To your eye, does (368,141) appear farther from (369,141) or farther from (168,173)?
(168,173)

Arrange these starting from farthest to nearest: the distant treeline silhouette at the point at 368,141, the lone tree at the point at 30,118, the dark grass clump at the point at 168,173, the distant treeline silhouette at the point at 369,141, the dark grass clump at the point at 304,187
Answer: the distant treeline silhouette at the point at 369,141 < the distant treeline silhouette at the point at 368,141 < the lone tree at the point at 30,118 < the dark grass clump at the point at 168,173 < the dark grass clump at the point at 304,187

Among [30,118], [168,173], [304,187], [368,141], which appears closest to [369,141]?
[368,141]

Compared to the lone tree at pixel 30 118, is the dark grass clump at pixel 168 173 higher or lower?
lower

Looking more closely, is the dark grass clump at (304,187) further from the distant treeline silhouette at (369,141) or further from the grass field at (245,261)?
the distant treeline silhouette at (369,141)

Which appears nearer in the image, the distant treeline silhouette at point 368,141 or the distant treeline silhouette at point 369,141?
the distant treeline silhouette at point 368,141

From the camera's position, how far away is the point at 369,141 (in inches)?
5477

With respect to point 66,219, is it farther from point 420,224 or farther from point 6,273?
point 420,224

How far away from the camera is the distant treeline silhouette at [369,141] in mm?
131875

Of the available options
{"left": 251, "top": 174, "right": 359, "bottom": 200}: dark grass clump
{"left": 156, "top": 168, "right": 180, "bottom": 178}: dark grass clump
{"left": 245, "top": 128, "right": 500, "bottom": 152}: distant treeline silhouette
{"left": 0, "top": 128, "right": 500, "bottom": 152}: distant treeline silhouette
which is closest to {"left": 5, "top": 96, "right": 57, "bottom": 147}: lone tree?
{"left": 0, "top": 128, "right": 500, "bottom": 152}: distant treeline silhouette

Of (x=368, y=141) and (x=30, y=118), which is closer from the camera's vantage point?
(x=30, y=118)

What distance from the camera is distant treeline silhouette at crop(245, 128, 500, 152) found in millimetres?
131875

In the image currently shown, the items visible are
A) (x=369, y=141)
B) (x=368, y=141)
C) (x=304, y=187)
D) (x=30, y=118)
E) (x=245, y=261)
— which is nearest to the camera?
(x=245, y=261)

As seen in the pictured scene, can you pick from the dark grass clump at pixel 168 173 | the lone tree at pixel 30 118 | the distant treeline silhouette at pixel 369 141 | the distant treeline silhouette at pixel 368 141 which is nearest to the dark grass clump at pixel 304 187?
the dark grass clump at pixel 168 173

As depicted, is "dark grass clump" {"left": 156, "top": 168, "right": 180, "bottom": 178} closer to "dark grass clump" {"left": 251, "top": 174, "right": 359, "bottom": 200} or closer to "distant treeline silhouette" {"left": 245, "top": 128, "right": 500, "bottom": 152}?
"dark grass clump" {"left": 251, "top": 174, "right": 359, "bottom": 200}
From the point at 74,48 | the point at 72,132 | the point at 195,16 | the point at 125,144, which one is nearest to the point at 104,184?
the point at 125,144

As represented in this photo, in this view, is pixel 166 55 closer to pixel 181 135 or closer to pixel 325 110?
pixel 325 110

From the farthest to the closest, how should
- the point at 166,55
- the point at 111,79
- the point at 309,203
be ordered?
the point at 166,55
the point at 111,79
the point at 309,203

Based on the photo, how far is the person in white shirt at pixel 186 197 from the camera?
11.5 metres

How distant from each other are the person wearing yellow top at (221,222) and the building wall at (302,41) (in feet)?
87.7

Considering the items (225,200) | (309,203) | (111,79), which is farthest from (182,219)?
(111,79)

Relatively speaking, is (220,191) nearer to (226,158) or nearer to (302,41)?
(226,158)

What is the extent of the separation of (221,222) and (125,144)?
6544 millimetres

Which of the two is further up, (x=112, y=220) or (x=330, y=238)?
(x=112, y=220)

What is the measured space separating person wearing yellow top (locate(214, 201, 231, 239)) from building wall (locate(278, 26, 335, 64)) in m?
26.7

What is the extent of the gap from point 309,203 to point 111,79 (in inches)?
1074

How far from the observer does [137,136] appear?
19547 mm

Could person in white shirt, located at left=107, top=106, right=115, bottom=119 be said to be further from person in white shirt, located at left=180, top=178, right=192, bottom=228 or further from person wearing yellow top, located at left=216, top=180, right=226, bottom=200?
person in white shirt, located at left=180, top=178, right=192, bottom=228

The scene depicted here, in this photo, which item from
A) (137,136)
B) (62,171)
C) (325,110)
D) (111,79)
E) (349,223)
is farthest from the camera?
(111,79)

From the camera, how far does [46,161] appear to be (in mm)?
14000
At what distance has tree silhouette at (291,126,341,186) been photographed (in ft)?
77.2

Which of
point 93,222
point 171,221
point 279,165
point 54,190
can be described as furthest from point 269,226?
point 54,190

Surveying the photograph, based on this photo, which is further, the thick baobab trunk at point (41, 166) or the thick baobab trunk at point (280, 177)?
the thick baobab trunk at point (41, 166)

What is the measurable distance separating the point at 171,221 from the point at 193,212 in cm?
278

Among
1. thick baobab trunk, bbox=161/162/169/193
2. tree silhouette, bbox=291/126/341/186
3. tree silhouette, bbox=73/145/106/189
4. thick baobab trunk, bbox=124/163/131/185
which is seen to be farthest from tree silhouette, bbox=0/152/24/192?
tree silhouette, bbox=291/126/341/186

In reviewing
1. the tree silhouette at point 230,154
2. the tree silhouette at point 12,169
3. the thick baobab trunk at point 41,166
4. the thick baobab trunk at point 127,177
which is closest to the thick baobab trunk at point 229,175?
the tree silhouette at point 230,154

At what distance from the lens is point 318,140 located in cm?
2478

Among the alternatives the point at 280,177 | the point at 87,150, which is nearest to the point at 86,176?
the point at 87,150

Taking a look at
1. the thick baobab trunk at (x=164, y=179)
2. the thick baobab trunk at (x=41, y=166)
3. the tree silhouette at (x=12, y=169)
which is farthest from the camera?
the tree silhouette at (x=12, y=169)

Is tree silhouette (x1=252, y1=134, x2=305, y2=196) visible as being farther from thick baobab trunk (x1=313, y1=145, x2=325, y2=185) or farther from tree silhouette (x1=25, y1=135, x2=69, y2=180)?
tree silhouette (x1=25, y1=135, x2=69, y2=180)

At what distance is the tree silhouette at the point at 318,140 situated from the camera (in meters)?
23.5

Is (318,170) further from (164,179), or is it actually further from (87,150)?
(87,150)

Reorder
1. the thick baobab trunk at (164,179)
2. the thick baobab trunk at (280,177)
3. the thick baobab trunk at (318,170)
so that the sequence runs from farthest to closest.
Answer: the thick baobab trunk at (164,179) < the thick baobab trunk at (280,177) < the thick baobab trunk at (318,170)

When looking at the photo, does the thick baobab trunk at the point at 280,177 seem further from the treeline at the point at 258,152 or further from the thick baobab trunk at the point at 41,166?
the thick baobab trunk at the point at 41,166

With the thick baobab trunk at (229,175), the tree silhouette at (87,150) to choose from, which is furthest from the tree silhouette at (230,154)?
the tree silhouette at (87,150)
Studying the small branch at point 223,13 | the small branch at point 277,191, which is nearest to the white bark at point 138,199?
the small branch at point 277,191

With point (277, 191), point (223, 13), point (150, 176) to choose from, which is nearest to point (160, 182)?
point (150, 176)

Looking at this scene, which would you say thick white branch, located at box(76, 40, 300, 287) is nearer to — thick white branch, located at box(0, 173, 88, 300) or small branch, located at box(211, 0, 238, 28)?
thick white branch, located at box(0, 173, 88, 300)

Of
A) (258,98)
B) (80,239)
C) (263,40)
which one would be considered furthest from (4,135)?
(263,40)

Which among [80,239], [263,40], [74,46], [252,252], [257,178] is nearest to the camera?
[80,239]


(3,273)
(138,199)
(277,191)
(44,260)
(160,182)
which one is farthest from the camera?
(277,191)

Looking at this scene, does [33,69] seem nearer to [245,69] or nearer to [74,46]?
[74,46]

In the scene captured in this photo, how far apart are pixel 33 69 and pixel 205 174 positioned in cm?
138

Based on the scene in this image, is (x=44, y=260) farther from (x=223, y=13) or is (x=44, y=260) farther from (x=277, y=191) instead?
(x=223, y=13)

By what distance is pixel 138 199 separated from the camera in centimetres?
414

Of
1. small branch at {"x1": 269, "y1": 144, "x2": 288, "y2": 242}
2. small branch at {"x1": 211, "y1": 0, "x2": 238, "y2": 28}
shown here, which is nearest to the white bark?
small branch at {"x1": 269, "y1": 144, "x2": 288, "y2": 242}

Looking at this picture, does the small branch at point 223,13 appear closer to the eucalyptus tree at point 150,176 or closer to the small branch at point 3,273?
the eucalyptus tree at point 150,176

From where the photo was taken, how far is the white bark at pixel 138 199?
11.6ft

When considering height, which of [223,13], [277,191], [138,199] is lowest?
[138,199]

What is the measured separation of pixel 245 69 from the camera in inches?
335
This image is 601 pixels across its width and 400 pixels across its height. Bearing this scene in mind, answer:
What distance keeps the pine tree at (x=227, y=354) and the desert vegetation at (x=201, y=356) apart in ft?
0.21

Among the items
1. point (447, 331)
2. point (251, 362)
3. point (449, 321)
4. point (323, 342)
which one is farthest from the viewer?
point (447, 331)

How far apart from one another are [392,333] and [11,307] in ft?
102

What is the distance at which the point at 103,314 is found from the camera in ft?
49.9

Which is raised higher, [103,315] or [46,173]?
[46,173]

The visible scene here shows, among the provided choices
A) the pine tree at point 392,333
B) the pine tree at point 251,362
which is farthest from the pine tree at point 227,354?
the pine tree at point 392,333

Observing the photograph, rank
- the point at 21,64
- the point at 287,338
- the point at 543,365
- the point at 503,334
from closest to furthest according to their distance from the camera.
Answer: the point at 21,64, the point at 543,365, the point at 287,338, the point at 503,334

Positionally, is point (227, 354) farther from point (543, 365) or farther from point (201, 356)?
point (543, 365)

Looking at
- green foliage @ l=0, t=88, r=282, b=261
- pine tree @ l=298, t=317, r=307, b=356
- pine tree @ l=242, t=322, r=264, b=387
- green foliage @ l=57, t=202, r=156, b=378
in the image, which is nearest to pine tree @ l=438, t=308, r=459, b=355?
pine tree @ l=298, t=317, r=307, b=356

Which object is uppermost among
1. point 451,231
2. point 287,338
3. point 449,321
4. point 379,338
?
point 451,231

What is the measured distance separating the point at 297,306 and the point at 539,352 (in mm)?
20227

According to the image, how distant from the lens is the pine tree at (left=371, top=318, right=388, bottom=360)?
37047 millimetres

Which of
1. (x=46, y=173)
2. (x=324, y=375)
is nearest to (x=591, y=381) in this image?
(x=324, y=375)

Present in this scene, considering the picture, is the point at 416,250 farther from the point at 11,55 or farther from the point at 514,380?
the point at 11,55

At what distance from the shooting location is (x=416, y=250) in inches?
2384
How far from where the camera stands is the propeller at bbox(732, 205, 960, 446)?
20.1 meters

• **THE TASK**: How many lines in the records above contain the string "building"? Case counts, and the reply should be only the number.

• **CORRECT OUTPUT**: 2